Not too much has been changed since the 16 pixel scroller. In the beginning, there's the code for setting up two screen areas. Then, in the main routine, we put one screen address in. Notice also how the font_counter is now 4 instead of 2, because we only need new font data every fourth VBL. The scroller part however is completely new, not surprising is it? It begins with loading both screen areas into a0 and a1, and then flips them for next time around. Data is moved as described above for 19 loops, this means 304 pixels are moved, the last 16 need special care though.

First 8 pixels scrolled as usual, but the last 8 must come from the font. This is also not to strange, since every second byte is moved into the second bytes of the words on the screen. Then 1 is added to the font address, to point to the second bytes in the words. However, this won't quite do, as you may know. The step from the second byte of the first 16 pixels to the first byte of the coming 16 pixels is a bigger jump than 1, as described above.

In order to make this bigger step, I test the font_counter, to see if it's time, and then add another extra 6 to the font, making it point to the right place. If we don't do this extra addition, 16 pixels will be moved in from the font ok, but when pixels 16 – 24 are about to be moved, the font address will point to index 2 (meaning the first 8 pixels again) instead of index 8 into the font memory. Just scroll up to the memory example, then work through the scroll loop on a piece of paper or in your head and it will hopefully become obvious. If it doesn't, mail me.

..............................

WHAT IS BEING ASKED — Copy out the entire scroller explanation above, word for word.

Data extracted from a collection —
..............................

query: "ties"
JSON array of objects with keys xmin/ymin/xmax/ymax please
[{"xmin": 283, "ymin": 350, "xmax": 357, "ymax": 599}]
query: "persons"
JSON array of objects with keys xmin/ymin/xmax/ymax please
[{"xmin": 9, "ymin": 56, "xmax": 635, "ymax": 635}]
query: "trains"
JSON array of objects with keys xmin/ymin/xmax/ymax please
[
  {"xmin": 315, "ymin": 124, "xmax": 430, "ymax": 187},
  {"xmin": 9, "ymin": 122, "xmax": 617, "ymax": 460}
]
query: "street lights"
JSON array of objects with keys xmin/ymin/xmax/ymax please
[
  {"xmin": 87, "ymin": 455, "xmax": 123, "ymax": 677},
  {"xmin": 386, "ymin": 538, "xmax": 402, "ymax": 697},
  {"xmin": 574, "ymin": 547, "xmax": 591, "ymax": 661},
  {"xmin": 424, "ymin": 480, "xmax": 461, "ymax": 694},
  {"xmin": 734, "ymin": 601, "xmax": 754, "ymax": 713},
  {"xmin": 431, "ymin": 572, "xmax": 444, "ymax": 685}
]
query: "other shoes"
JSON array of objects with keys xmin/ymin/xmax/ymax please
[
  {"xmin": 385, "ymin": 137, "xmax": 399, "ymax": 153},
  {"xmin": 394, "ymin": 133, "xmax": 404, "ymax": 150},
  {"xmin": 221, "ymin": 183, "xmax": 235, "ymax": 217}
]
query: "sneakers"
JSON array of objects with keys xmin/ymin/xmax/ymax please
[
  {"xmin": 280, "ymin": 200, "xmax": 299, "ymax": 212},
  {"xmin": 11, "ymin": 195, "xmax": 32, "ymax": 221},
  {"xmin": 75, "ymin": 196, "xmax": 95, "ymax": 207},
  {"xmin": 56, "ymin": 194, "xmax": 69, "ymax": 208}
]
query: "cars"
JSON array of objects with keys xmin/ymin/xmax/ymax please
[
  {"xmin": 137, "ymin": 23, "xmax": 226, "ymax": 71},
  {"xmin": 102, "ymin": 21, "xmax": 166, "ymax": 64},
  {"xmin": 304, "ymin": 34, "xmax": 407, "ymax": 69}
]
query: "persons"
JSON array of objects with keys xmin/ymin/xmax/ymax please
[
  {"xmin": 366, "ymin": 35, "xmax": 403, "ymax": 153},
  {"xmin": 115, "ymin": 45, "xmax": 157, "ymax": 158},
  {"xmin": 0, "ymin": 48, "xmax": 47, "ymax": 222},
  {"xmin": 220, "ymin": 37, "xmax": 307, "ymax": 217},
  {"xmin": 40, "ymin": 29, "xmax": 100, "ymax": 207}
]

..............................

EXERCISE RESPONSE —
Not too much has been changed since the 16 pixel scroller. In the beginning, there's the code for setting up two screen areas. Then, in the main routine, we put one screen address in. Notice also how the font_counter is now 4 instead of 2, because we only need new font data every fourth VBL. The scroller part however is completely new, not surprising is it? It begins with loading both screen areas into a0 and a1, and then flips them for next time around. Data is moved as described above for 19 loops, this means 304 pixels are moved, the last 16 need special care though.

First 8 pixels scrolled as usual, but the last 8 must come from the font. This is also not to strange, since every second byte is moved into the second bytes of the words on the screen. Then 1 is added to the font address, to point to the second bytes in the words. However, this won't quite do, as you may know. The step from the second byte of the first 16 pixels to the first byte of the coming 16 pixels is a bigger jump than 1, as described above.

In order to make this bigger step, I test the font_counter, to see if it's time, and then add another extra 6 to the font, making it point to the right place. If we don't do this extra addition, 16 pixels will be moved in from the font ok, but when pixels 16 – 24 are about to be moved, the font address will point to index 2 (meaning the first 8 pixels again) instead of index 8 into the font memory. Just scroll up to the memory example, then work through the scroll loop on a piece of paper or in your head and it will hopefully become obvious. If it doesn't, mail me.